“The wind is keen, though. It is time we turned back home.”

“Yes.”

“Good-bye, my child.”

He spoke the words in a whisper as they moved away from the corner.

Before them, seen dimly through a haze of rain, lay the colliery town, a vague splash of darkness in the valley. Here and there a tall chimney stood trailing smoke, or the faint glow of a fire gave a thin opalescence to the shell of mist. Sounds, faint and far, yet full of the significance of labor, drifted up the bleak slopes of the hillside, like the sounds from ships sailing a foggy sea. The rattle of a train, the shriek of a steam-whistle, the slow strokes of some great clock striking the hour.

James Murchison’s eyes were fixed upon this town beside the pit mouths, this pool of poverty and toil, where the eddies of effort never ceased upon the surface. It was strange to him, this colliery town, and yet familiar. Always would his manhood yearn towards it because of the dear dead, even though its memories were hateful to him, full of the bitterness of ignominy and pain.

Gwen’s death had come to Murchison as a sudden silence, a strange void in the hurrying entities of life. It was as though the passing of this child had changed the phenomena of existence for him, and given a new rhythm to the pulse of Time. He had become aware of a new setting to life, even as a man who has walked the same road day by day discovers on some winter dawn a fresh and unearthly beauty in the scene. He felt an unsolved newness in his being, a solemnity such as those who have looked upon the dead must feel. And no strong nature can pass through such a phase without creating inward energy and power. Sorrow, like winter, may be but a season of repose, troubled and drear perhaps, but moving towards the miracle of spring.
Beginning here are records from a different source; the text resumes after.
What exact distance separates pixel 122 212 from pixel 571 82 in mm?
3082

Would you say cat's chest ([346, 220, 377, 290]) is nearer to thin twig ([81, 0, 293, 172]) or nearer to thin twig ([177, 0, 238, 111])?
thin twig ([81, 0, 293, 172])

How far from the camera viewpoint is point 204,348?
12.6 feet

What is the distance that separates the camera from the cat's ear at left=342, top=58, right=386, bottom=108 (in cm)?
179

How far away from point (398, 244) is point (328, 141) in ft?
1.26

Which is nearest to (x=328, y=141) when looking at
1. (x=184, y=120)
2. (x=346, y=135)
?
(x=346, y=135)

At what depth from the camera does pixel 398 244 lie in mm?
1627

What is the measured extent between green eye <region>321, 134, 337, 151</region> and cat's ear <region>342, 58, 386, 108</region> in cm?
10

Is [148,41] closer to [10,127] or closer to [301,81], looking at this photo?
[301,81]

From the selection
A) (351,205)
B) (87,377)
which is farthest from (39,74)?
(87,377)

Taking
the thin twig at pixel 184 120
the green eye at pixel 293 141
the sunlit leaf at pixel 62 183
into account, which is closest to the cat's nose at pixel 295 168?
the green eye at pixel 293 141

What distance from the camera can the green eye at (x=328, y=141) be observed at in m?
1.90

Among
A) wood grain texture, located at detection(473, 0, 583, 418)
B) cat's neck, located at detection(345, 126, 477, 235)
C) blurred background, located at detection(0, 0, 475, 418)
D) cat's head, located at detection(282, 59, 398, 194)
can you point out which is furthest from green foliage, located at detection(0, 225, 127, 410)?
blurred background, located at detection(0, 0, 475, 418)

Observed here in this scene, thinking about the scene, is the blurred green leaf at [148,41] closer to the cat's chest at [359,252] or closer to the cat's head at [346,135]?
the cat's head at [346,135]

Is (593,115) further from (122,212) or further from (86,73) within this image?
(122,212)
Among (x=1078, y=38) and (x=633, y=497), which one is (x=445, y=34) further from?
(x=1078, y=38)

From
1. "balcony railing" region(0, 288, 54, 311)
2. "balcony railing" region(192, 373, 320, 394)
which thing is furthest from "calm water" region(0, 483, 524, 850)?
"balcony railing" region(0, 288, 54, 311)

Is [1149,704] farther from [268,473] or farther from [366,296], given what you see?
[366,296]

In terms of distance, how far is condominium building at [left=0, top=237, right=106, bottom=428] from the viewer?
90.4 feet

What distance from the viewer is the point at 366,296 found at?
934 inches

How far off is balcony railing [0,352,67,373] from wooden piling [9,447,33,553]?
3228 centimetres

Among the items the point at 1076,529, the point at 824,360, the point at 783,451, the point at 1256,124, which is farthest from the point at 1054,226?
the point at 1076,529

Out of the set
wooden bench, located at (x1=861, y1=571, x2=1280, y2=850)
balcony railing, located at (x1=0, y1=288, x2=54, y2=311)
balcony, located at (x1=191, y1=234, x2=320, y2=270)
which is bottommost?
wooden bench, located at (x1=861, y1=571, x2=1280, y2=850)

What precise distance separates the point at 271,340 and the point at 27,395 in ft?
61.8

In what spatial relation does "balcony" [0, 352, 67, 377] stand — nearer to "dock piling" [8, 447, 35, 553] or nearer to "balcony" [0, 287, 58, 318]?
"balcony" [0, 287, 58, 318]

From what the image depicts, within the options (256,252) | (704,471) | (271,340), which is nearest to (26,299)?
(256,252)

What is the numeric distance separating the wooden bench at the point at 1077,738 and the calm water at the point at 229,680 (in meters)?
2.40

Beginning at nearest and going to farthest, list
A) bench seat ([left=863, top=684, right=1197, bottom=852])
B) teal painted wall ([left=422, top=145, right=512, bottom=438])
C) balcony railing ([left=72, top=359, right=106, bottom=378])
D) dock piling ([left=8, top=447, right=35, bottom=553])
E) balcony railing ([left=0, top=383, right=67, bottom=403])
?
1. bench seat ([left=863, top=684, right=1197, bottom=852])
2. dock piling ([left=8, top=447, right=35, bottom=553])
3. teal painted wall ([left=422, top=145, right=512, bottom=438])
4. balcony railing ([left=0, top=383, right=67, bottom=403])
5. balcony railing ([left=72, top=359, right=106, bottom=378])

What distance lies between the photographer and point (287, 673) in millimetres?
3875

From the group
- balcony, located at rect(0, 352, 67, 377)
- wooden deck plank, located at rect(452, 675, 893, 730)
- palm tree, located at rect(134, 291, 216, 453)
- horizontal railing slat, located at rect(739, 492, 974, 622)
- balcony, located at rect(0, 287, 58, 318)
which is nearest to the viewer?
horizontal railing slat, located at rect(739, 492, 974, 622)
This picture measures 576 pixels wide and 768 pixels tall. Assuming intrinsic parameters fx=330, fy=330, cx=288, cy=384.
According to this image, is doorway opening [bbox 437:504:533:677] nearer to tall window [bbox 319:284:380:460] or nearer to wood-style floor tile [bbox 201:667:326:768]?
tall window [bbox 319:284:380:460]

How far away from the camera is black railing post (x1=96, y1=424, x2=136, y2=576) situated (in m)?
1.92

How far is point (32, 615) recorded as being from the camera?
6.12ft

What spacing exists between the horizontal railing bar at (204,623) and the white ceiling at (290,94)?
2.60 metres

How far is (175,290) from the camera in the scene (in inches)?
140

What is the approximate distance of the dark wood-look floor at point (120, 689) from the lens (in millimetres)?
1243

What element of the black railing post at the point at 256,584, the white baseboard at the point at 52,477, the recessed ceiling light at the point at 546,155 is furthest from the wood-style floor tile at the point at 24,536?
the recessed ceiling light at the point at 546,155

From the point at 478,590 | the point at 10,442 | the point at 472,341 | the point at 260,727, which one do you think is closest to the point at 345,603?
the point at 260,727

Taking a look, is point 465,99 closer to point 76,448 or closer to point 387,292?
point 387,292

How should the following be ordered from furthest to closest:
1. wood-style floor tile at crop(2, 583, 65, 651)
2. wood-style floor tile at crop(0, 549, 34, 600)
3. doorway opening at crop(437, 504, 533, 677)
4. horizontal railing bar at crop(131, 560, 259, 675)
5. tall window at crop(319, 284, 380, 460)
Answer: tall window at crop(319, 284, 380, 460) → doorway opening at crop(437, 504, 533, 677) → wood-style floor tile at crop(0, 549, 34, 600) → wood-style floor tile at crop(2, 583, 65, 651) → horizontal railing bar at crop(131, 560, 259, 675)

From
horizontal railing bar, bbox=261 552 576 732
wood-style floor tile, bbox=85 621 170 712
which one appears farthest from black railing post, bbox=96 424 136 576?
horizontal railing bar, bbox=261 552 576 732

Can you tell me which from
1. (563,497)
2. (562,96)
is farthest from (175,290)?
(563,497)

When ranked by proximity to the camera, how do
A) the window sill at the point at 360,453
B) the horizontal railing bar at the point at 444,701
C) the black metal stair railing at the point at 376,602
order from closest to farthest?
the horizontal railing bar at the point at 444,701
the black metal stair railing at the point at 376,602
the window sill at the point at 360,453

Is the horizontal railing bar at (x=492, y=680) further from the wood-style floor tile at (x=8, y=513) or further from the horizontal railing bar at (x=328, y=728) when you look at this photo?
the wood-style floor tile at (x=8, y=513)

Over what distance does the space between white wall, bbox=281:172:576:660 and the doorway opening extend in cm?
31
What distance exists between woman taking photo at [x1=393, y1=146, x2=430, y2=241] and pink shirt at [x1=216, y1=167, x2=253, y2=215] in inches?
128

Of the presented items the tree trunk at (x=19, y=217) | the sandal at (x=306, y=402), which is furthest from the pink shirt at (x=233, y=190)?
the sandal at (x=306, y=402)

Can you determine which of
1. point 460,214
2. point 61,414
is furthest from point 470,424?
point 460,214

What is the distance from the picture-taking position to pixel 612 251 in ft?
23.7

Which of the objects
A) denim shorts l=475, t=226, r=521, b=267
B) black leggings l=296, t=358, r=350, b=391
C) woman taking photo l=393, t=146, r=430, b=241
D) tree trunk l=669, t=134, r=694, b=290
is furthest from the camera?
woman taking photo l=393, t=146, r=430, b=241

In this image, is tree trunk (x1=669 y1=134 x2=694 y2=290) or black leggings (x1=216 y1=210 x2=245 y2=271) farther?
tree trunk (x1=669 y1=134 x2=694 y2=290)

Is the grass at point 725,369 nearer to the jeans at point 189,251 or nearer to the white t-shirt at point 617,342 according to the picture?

Wilton cemetery, with its zinc-roofed chapel, its yellow walls and iron gates, lay behind them, while the dim horizon ran in a gray blur along the hills. Husband and wife walked for a time in silence, for each had a burden of deep thought to bear.

It was the man who spoke first, quietly, and with restraint, and yet with something of the fierce spirit of an outcast Cain visible upon his face.

“I have been thinking of what I said to you last night.”